------ RECORDS PROVIDED

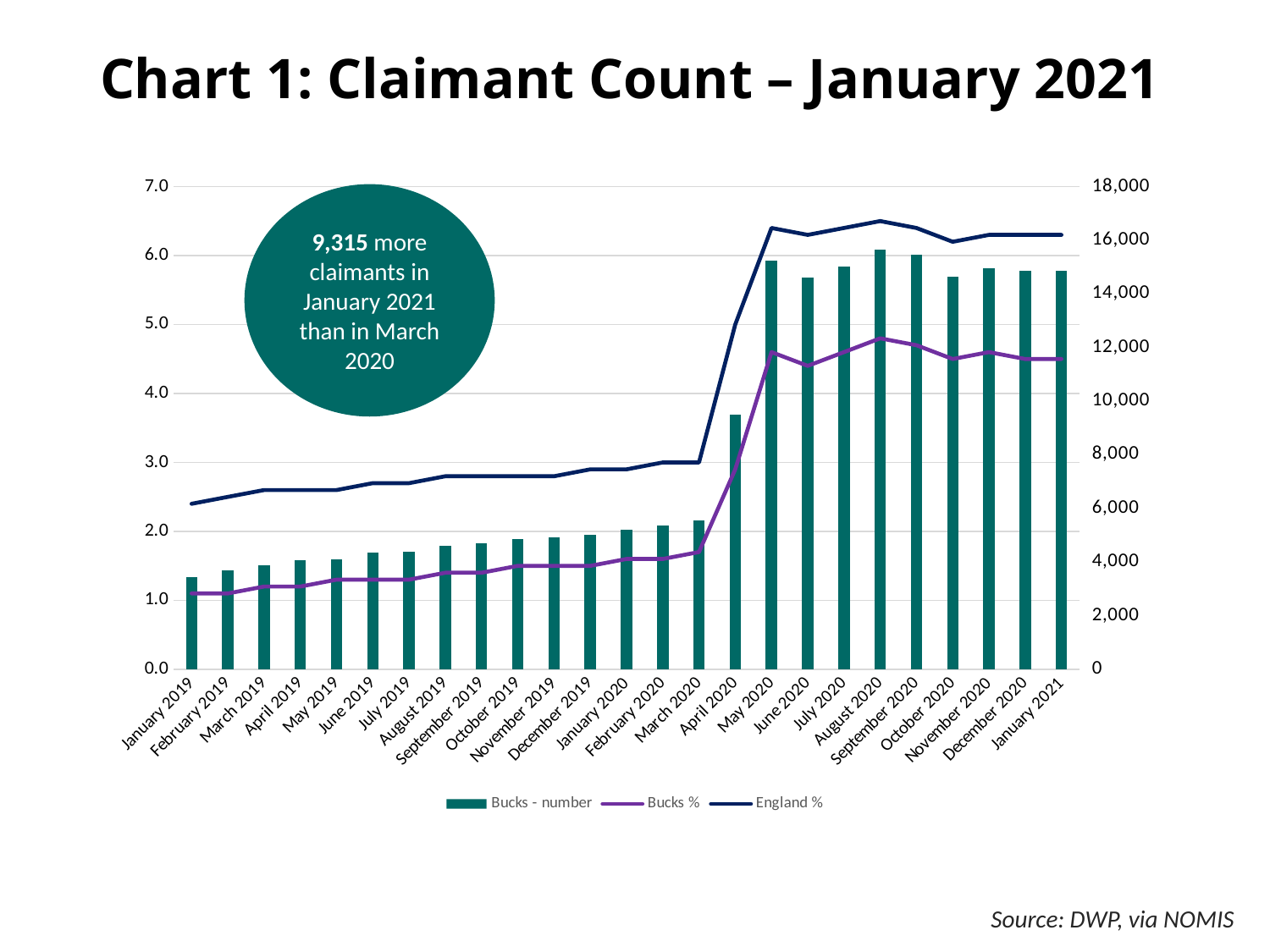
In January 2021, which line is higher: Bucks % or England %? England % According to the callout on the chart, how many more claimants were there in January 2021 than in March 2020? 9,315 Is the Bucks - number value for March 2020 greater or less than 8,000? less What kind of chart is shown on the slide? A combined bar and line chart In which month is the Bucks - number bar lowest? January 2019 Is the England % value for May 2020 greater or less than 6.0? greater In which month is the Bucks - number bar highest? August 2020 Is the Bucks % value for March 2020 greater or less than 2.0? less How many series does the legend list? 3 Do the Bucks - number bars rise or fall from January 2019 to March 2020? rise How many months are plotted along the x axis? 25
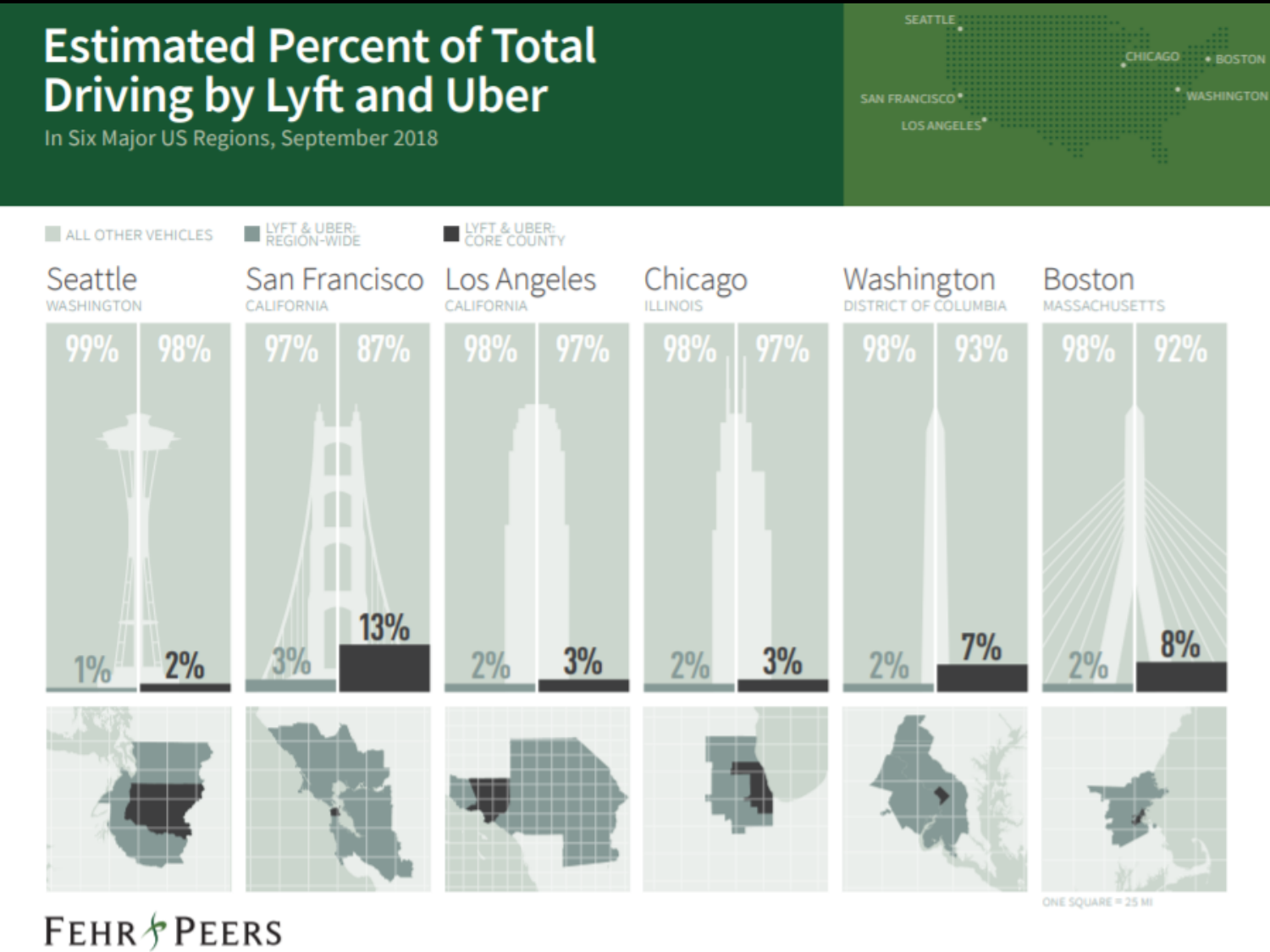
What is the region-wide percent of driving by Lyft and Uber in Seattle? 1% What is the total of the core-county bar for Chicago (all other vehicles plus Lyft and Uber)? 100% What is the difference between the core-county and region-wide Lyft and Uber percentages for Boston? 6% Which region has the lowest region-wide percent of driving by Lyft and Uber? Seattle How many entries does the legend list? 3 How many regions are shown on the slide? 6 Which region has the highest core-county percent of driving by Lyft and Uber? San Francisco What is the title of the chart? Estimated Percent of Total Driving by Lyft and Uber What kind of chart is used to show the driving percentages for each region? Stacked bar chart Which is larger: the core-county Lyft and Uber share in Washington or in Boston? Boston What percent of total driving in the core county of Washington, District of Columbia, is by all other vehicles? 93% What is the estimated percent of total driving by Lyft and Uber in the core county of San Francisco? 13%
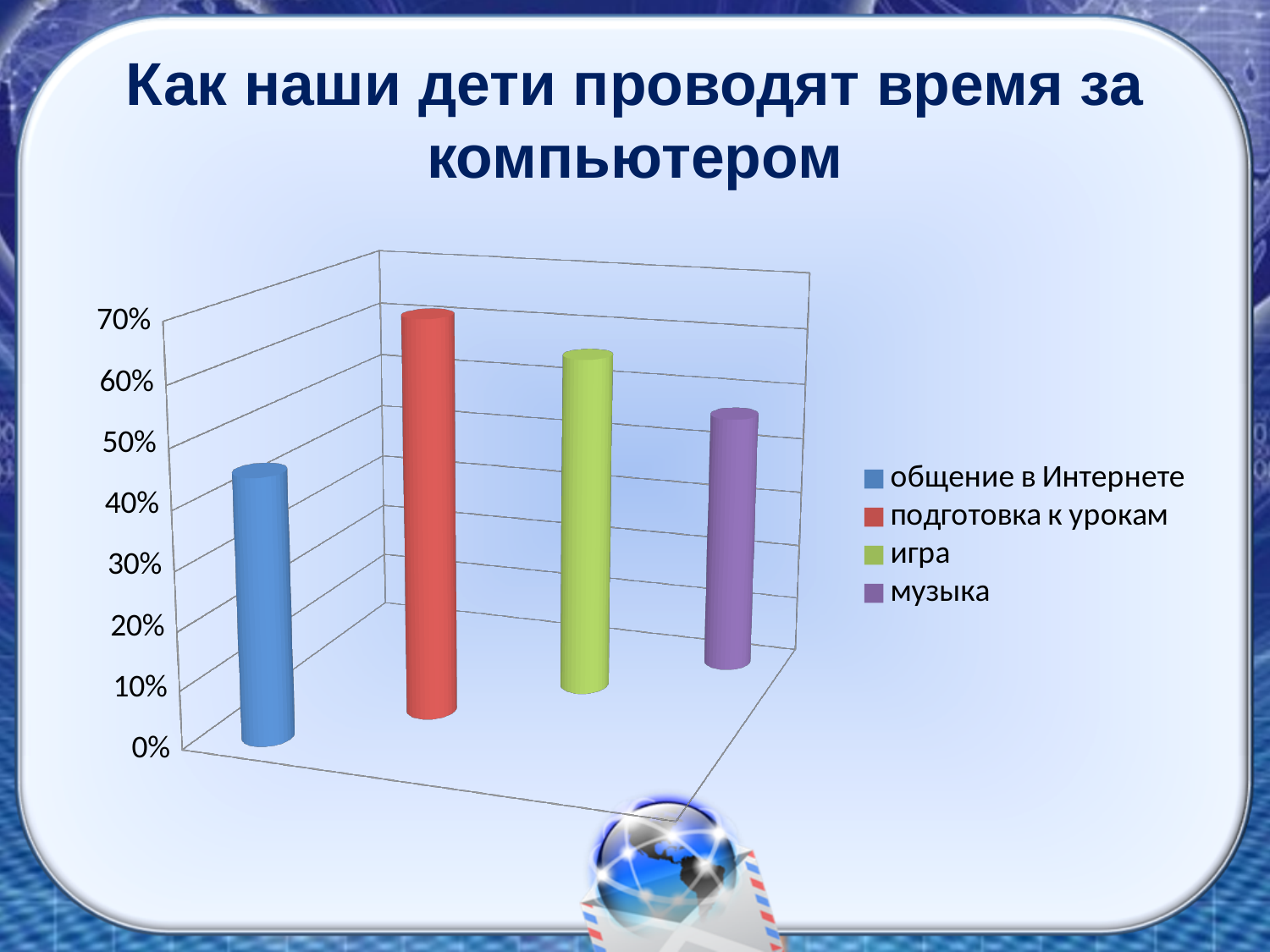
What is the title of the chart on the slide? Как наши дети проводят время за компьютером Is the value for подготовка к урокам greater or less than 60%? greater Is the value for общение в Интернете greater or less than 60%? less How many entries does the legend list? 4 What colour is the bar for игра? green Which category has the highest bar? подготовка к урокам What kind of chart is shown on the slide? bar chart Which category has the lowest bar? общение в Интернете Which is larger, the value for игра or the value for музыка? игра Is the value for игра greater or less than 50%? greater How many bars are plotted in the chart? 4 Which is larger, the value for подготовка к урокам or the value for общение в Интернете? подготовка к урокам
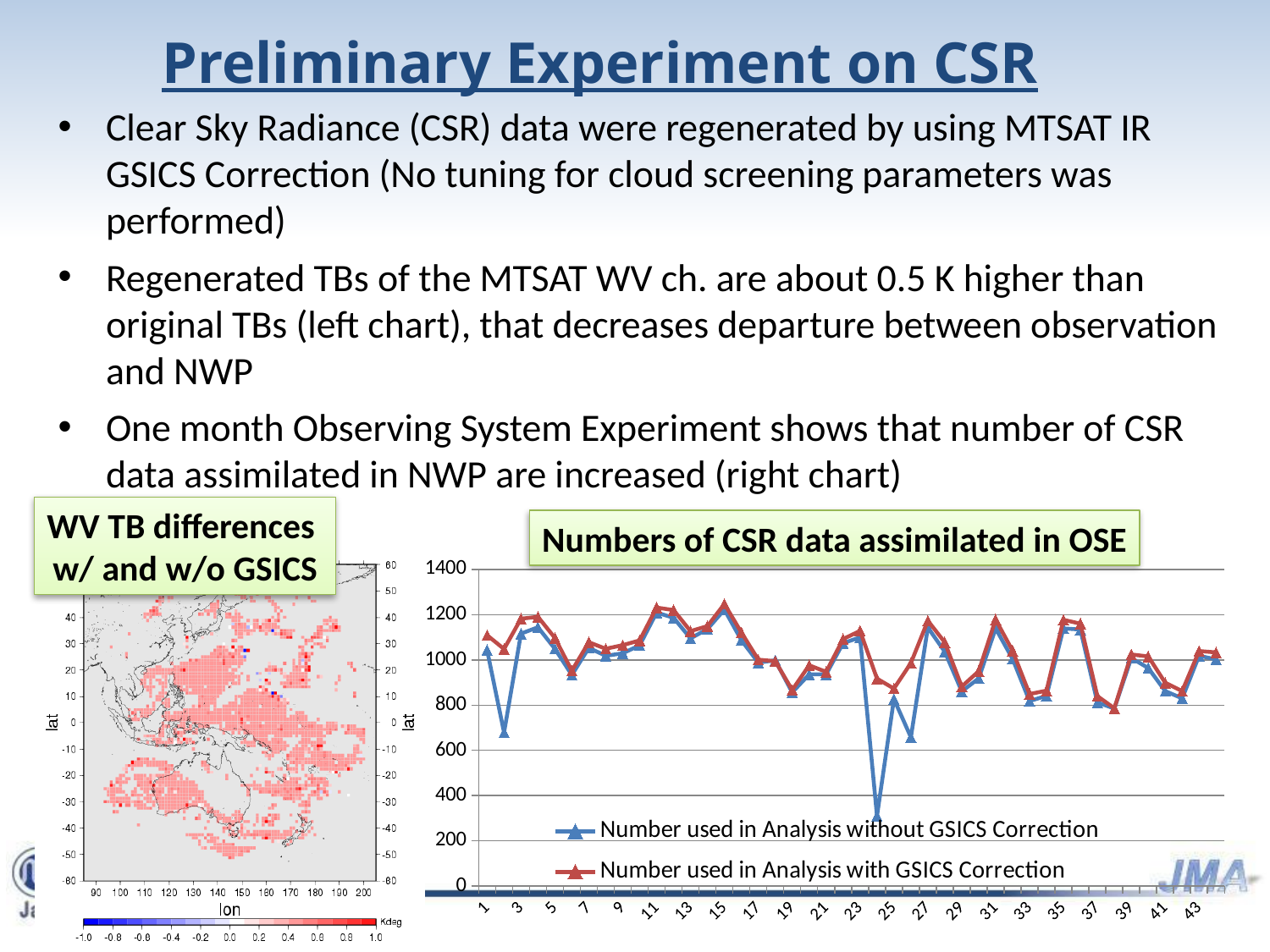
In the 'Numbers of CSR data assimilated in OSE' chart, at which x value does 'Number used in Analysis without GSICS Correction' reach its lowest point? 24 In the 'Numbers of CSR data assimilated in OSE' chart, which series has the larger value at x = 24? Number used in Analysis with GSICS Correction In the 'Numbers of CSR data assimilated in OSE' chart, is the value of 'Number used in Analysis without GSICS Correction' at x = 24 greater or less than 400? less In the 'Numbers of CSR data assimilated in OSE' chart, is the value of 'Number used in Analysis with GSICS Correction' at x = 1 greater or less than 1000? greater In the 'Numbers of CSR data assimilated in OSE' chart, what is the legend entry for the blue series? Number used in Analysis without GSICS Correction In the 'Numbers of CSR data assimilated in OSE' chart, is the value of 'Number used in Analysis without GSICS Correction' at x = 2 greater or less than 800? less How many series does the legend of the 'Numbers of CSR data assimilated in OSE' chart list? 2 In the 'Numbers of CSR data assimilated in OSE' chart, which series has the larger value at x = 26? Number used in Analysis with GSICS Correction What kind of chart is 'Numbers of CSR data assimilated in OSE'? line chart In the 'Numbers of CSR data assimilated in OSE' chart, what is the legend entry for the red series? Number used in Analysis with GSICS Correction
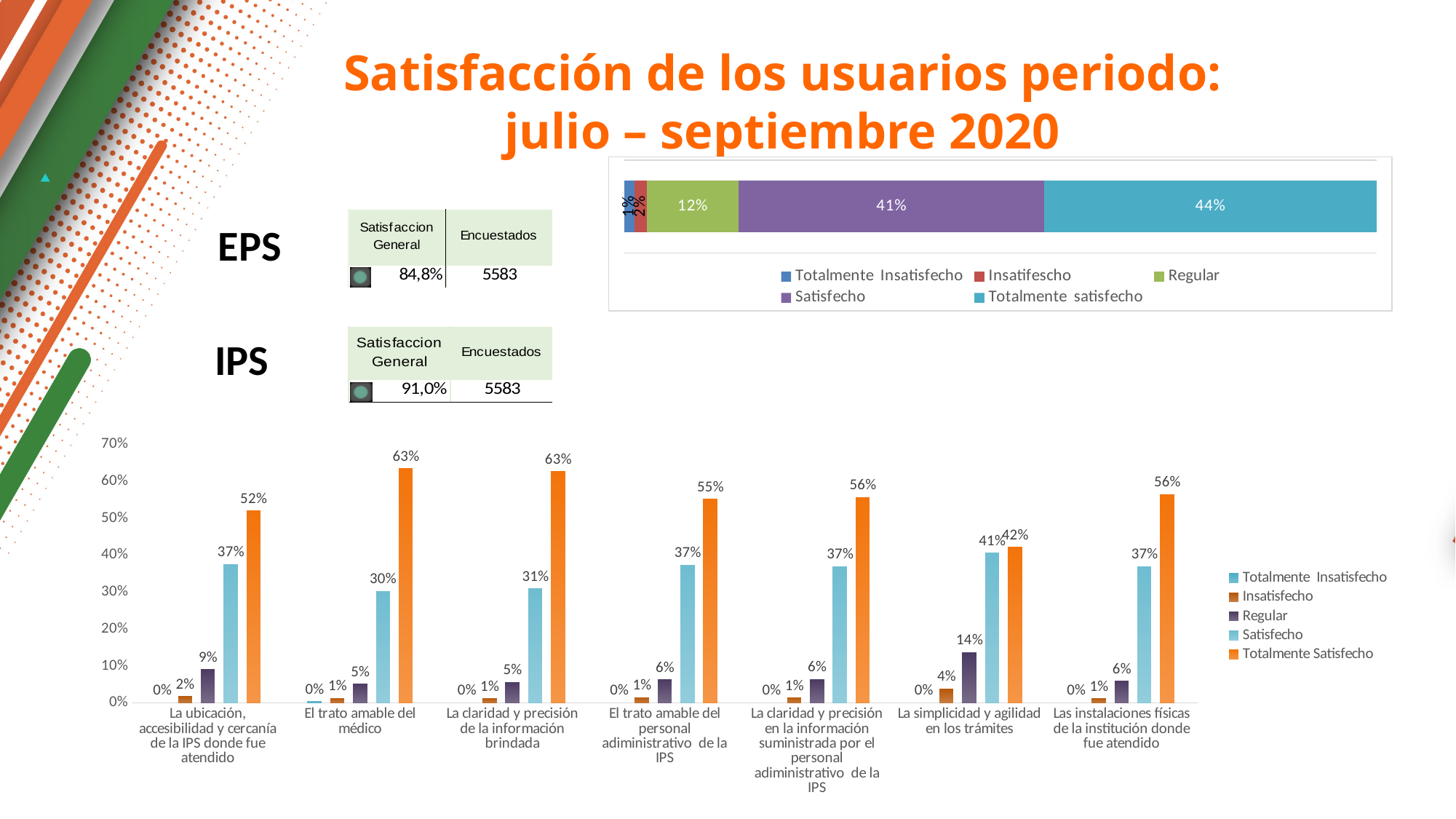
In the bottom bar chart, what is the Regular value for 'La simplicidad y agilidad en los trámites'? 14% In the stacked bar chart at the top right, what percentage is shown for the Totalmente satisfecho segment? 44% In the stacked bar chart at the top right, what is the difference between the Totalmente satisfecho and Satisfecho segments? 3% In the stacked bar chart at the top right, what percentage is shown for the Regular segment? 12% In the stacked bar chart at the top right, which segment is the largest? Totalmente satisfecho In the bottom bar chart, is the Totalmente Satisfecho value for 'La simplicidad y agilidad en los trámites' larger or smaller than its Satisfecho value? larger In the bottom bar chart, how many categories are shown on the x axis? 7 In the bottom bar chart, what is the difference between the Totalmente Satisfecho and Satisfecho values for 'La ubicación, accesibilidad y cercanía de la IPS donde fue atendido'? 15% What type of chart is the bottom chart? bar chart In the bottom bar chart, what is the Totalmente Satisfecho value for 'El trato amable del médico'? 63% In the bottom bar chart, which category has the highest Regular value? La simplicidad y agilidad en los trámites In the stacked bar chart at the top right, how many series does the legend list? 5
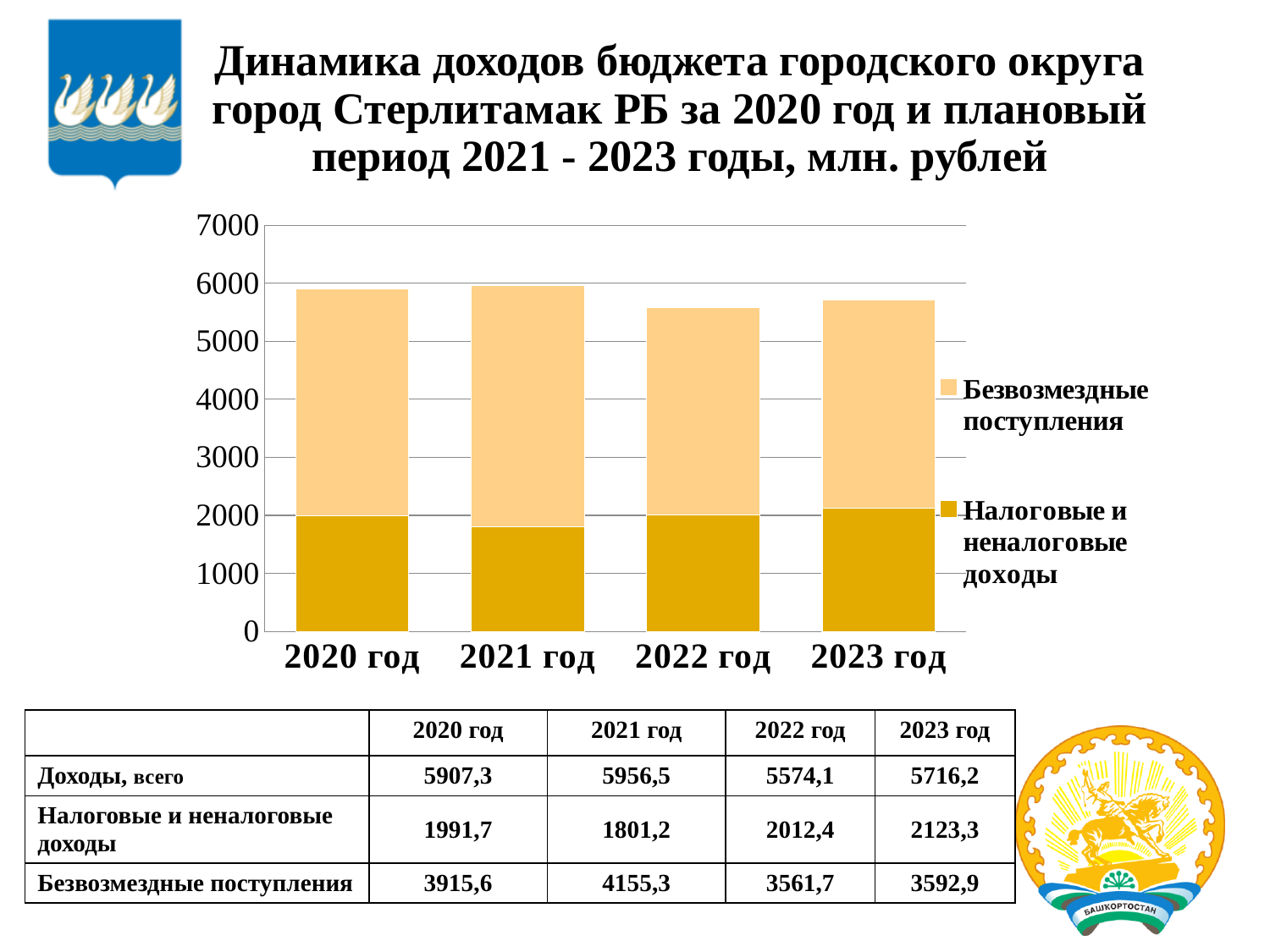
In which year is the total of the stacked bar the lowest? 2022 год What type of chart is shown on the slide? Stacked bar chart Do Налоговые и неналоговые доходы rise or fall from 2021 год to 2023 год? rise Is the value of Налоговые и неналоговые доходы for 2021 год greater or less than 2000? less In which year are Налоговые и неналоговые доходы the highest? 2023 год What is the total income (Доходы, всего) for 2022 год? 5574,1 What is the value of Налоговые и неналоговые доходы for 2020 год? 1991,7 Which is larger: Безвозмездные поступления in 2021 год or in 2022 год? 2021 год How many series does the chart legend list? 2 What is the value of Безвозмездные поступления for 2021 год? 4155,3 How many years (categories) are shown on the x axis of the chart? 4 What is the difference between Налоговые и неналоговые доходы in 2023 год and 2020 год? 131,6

------------

• **ABOUT THIS EXERCISE**
Copy every line of the records above word for word, and leave the pictures out of your answer.

• **RESPONSE TO THE EXERCISE**
In January 2021, which line is higher: Bucks % or England %? England % According to the callout on the chart, how many more claimants were there in January 2021 than in March 2020? 9,315 Is the Bucks - number value for March 2020 greater or less than 8,000? less What kind of chart is shown on the slide? A combined bar and line chart In which month is the Bucks - number bar lowest? January 2019 Is the England % value for May 2020 greater or less than 6.0? greater In which month is the Bucks - number bar highest? August 2020 Is the Bucks % value for March 2020 greater or less than 2.0? less How many series does the legend list? 3 Do the Bucks - number bars rise or fall from January 2019 to March 2020? rise How many months are plotted along the x axis? 25
What is the region-wide percent of driving by Lyft and Uber in Seattle? 1% What is the total of the core-county bar for Chicago (all other vehicles plus Lyft and Uber)? 100% What is the difference between the core-county and region-wide Lyft and Uber percentages for Boston? 6% Which region has the lowest region-wide percent of driving by Lyft and Uber? Seattle How many entries does the legend list? 3 How many regions are shown on the slide? 6 Which region has the highest core-county percent of driving by Lyft and Uber? San Francisco What is the title of the chart? Estimated Percent of Total Driving by Lyft and Uber What kind of chart is used to show the driving percentages for each region? Stacked bar chart Which is larger: the core-county Lyft and Uber share in Washington or in Boston? Boston What percent of total driving in the core county of Washington, District of Columbia, is by all other vehicles? 93% What is the estimated percent of total driving by Lyft and Uber in the core county of San Francisco? 13%
What is the title of the chart on the slide? Как наши дети проводят время за компьютером Is the value for подготовка к урокам greater or less than 60%? greater Is the value for общение в Интернете greater or less than 60%? less How many entries does the legend list? 4 What colour is the bar for игра? green Which category has the highest bar? подготовка к урокам What kind of chart is shown on the slide? bar chart Which category has the lowest bar? общение в Интернете Which is larger, the value for игра or the value for музыка? игра Is the value for игра greater or less than 50%? greater How many bars are plotted in the chart? 4 Which is larger, the value for подготовка к урокам or the value for общение в Интернете? подготовка к урокам
In the 'Numbers of CSR data assimilated in OSE' chart, at which x value does 'Number used in Analysis without GSICS Correction' reach its lowest point? 24 In the 'Numbers of CSR data assimilated in OSE' chart, which series has the larger value at x = 24? Number used in Analysis with GSICS Correction In the 'Numbers of CSR data assimilated in OSE' chart, is the value of 'Number used in Analysis without GSICS Correction' at x = 24 greater or less than 400? less In the 'Numbers of CSR data assimilated in OSE' chart, is the value of 'Number used in Analysis with GSICS Correction' at x = 1 greater or less than 1000? greater In the 'Numbers of CSR data assimilated in OSE' chart, what is the legend entry for the blue series? Number used in Analysis without GSICS Correction In the 'Numbers of CSR data assimilated in OSE' chart, is the value of 'Number used in Analysis without GSICS Correction' at x = 2 greater or less than 800? less How many series does the legend of the 'Numbers of CSR data assimilated in OSE' chart list? 2 In the 'Numbers of CSR data assimilated in OSE' chart, which series has the larger value at x = 26? Number used in Analysis with GSICS Correction What kind of chart is 'Numbers of CSR data assimilated in OSE'? line chart In the 'Numbers of CSR data assimilated in OSE' chart, what is the legend entry for the red series? Number used in Analysis with GSICS Correction
In the bottom bar chart, what is the Regular value for 'La simplicidad y agilidad en los trámites'? 14% In the stacked bar chart at the top right, what percentage is shown for the Totalmente satisfecho segment? 44% In the stacked bar chart at the top right, what is the difference between the Totalmente satisfecho and Satisfecho segments? 3% In the stacked bar chart at the top right, what percentage is shown for the Regular segment? 12% In the stacked bar chart at the top right, which segment is the largest? Totalmente satisfecho In the bottom bar chart, is the Totalmente Satisfecho value for 'La simplicidad y agilidad en los trámites' larger or smaller than its Satisfecho value? larger In the bottom bar chart, how many categories are shown on the x axis? 7 In the bottom bar chart, what is the difference between the Totalmente Satisfecho and Satisfecho values for 'La ubicación, accesibilidad y cercanía de la IPS donde fue atendido'? 15% What type of chart is the bottom chart? bar chart In the bottom bar chart, what is the Totalmente Satisfecho value for 'El trato amable del médico'? 63% In the bottom bar chart, which category has the highest Regular value? La simplicidad y agilidad en los trámites In the stacked bar chart at the top right, how many series does the legend list? 5
In which year is the total of the stacked bar the lowest? 2022 год What type of chart is shown on the slide? Stacked bar chart Do Налоговые и неналоговые доходы rise or fall from 2021 год to 2023 год? rise Is the value of Налоговые и неналоговые доходы for 2021 год greater or less than 2000? less In which year are Налоговые и неналоговые доходы the highest? 2023 год What is the total income (Доходы, всего) for 2022 год? 5574,1 What is the value of Налоговые и неналоговые доходы for 2020 год? 1991,7 Which is larger: Безвозмездные поступления in 2021 год or in 2022 год? 2021 год How many series does the chart legend list? 2 What is the value of Безвозмездные поступления for 2021 год? 4155,3 How many years (categories) are shown on the x axis of the chart? 4 What is the difference between Налоговые и неналоговые доходы in 2023 год and 2020 год? 131,6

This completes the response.